La Cgil stronca «Videocracy»: una predica faziosa e confusa

RomaTra polemiche sui trailer non trasmessi e relative polemiche, nessuno si era accorto che Videocracy, in fondo, è un film. E che quindi, una volta smontati gli occhiali della politica, si può valutare con le lenti del critico. A dare la sveglia, a sorpresa, è stata la Cgil, o meglio l’organo di informazione del sindacato di sinistra: Rassegna sindacale e il suo blog dedicato al cinema intitolato con un evocativo (e molto bello): Cinepressa.
D’obbligo la premessa politica. Il film-documentario realizzato da Erik Gandini e presentato fuori concorso alla mostra di Venezia 2009 «vuole illustrare la situazione italiana ai suoi connazionali e all’estero.
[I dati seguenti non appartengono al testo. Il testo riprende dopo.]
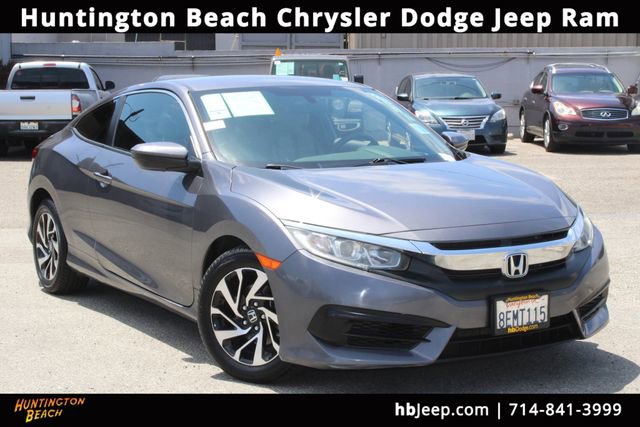 Used 2018 Honda Civic LX image 1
In questo senso, nella ricostruzione delle circostanze che hanno portato allo strapotere televisivo, il lavoro può dirsi riuscito». Pagato il tributo, arriva la bocciatura, inattesa e senza appello, anche perché viene da un’organizzazione che generalmente non fa sconti al governo e alla quale - lo si capisce dalla recensione - un documentario, fatto bene, contro Berlusconi non gli sarebbe dispiaciuto.
Intanto agli italiani, il film «non dice niente di nuovo». Ma è dal punto di vista stilistico - denuncia il blogger e giornalista Emanuele Di Nicola - che emergono i problemi di Videocracy. «È nella forma che proprio non convince: Gandini adotta un tono predicatorio, praticamente da subito, dilungandosi in facili provocazioni verbali (lo chiama «il presidente» senza mai nominare Berlusconi)». E sembra quasi di vedere l’ultima campagna elettorale del Pd, quella del «capo della coalizione a me avversa», che è finita male.
Poi ci sono «nodi sociologici accennati ma non sviluppati». Pollice verso anche per quanto riguarda la logica e la narrazione: «Si salta da una figura catodica all’altra, da Lele Mora a Fabrizio Corona, manca una visione strutturale di fondo. È un’accumulazione di fatti e situazioni. E in quanto tale risulta inevitabilmente altalenante: gira a vuoto quando stigmatizza (per l’ennesima volta) l’assenza di scrupoli degli squali televisivi, più stimolante se scandaglia la gente comune».
Potrebbe battere quel tasto e invece, «Gandini è fazioso e indignato: la situazione è desolante, a suo avviso, e l’approccio non cambia neanche se viene innaffiato da una certa dose di ironia».
Un’impostazione che il regista italo svedese condivide con tutti un genere che sembra mostrare la corda. Ad esempio lo statunitense Fahrenheit 9/11: «Rabbia che offusca la lucidità e annulla la precisione del colpo». Si legge Michael Moore, ma sembra di vedere in filigrana una bocciatura del grillismo in versione cinematografica, che già conta diversi titoli. Qualche momento del film-bandiera dei neogirotondini si salva. Una «inquieudine diffusa», la «colonna sonora martellante», certe scene di veline.

Sarebbe stato meglio lasciare scorrere le immagini, evocare senza troppi commenti. E invece la Videocracy italo svedese sembra un po’ didascalica. Sembra quasi voglia imporre un punto di vista. Parola del blog della Cgil.